Cuando se aproxima el final de su vida y se halla postrado en su lecho, en su lecho, el cristiano es acosado todavía por los sacerdotes en sus últimos momentos. En algunas sectas cristianas, la religión parece estar pensada para hacer que la muerte del hombre sea mil veces más amarga. Un sacerdote impasible viene a traer la alarma al lecho de muerte del moribundo y, con el pretexto de reconciliarlo con su Dios, le hace saborear el espectáculo de su fin. Si esta práctica es destructiva para los ciudadanos, es muy útil, sin embargo, para el clero, que debe gran parte de sus riquezas a los terrores que inspira deliberadamente en los cristianos ricos y moribundos. La moral no obtiene los mismos frutos: la experiencia nos enseña que la mayor parte de los cristianos que vivían con seguridad en el desenfreno o el crimen postergan hasta la muerte la preocupación de reconciliarse con su Dios. Gracias a la ayuda de un arrepentimiento tardío y a la generosidad con el clero expían sus faltas y se les permite esperar que el cielo olvide sus rapiñas, injusticias y delitos cometidos a lo largo de toda una vida dedicada a perjudicar a sus semejantes.

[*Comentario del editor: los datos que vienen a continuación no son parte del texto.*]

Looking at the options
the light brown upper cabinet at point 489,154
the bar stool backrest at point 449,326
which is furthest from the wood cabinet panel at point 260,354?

Ni siquiera la muerte termina con el imperio del clero sobre los cristianos de algunas sectas: los sacerdotes sacan provecho de sus cadáveres. A precio de oro se adquiere el derecho de que los despojos mortales sean depositados en un templo y siembren las ciudades de infecciones y enfermedades. ¿Qué digo? El poder sacerdotal se extiende incluso más allá de los límites del fallecimiento. Las oraciones de la Iglesia para librar a las almas de los muertos de los suplicios purificadores que, al parecer, les estaban destinados en el otro mundo, se compran muy caras. ¡Bienaventurados los ricos en una religión en la que, con ayuda del dinero, se puede interceder para que los favoritos de Dios recen para que condone las penas con las que su justicia inmutable los había castigado!

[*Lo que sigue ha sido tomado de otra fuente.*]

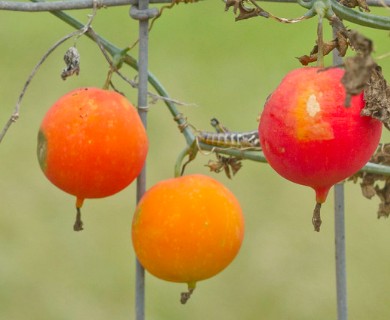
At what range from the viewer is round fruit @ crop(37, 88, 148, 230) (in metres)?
1.11

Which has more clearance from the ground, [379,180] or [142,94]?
[142,94]

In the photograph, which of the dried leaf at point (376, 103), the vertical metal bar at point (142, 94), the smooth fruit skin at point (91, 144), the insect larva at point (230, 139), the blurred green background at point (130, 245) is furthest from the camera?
the blurred green background at point (130, 245)

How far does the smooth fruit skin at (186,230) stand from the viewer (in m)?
1.16

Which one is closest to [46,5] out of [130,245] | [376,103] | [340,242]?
[376,103]

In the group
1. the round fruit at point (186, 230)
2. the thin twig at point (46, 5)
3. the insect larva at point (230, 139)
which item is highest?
the thin twig at point (46, 5)

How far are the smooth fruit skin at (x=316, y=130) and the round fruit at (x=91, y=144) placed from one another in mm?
186

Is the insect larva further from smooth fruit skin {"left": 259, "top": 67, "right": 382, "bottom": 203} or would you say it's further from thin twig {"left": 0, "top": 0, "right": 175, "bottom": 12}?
smooth fruit skin {"left": 259, "top": 67, "right": 382, "bottom": 203}

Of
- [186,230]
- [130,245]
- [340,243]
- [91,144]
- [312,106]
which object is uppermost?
[312,106]

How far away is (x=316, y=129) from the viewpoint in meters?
0.97

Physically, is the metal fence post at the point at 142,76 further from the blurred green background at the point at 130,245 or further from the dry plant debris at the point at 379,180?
the blurred green background at the point at 130,245

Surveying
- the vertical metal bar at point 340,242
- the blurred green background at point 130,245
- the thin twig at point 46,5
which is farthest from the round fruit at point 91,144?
the blurred green background at point 130,245

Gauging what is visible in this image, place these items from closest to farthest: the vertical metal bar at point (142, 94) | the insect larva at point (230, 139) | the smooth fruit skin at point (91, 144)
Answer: the smooth fruit skin at point (91, 144) → the vertical metal bar at point (142, 94) → the insect larva at point (230, 139)

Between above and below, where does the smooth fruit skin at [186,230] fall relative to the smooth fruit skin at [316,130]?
below

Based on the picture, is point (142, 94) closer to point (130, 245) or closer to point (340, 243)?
point (340, 243)
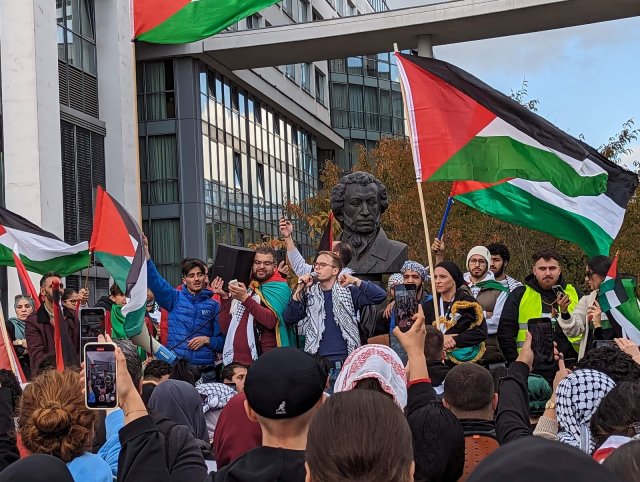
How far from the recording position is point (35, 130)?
27.8 metres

Con la ayuda del dogma del purgatorio, y la eficacia de los sacerdotes de la Iglesia para hacer salir de éste, la Iglesia romana ha llegado a menudo a despojar a las familias de sus más preciadas herencias. A menudo, los buenos cristianos desheredan a sus parientes para dárselo todo a la Iglesia: a eso se llama hacer su alma heredera. En el Concilio de Basilea, en 1443, los franciscanos intentaron convertir en dogma esta proposición:
Beatus Franciscus, ex divino privilegio, quotannis in Purgatorium descendit, suosque omnes in coelum deducit
El bienaventurado Francisco desciende cada año al purgatorio por un privilegio divino y lleva al cielo a todos los suyos
Pero este dogma, demasiado favorable para los franciscanos, fue rechazado por los obispos. La opinión de la Iglesia católica es que las oraciones por los fallecidos son puestas en común. En este caso, como es lógico, los más ricos hacen el gasto.
Éstos son los deberes principales que el cristianismo predica como necesarios y de cuya observancia hace depender la salvación. Éstas son las prácticas arbitrarias, ridículas y dañinas con las que a menudo se sustituyen los deberes hacia la sociedad. No combatiremos diversas prácticas supersticiosas, admitidas respetuosamente por algunas sectas y rechazadas por otras, como los honores dedicados a la memoria de estos piadosos fanáticos, esos héroes del arrebato y oscuro contemplativos a los que el pontífice romano incluye en el número de los santos. No hablaremos de esos peregrinajes a los que la superstición de los pueblos hace tanto caso, ni de esas indulgencias con la ayuda de las cuales se perdonan los pecados. Nos contentaremos con decir que estas cosas son, en general, más respetadas por el pueblo que las admite que las reglas de la moral, que a menudo se ignoran totalmente. A los hombres les cuesta menos acomodarse a esos ritos, ceremonias y prácticas que ser virtuosos. Un buen cristiano es un hombre que se somete exactamente a lo que los sacerdotes le exigen. Éstos sólo le piden, como única virtud, ser ciego, generoso y sumiso.